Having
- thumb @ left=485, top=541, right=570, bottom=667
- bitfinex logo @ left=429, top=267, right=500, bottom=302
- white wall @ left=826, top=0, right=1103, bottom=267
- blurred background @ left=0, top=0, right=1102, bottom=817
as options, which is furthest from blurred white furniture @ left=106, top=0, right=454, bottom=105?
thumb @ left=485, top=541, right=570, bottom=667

━━━━━━

### [Written request]
Reproduce the data above word for word, keeping every line and figure unchanged.

### [Finished answer]
Having
- thumb @ left=485, top=541, right=570, bottom=667
- bitfinex logo @ left=429, top=267, right=500, bottom=302
- white wall @ left=826, top=0, right=1103, bottom=267
- blurred background @ left=0, top=0, right=1102, bottom=817
as options, which is furthest from blurred white furniture @ left=106, top=0, right=454, bottom=105?
thumb @ left=485, top=541, right=570, bottom=667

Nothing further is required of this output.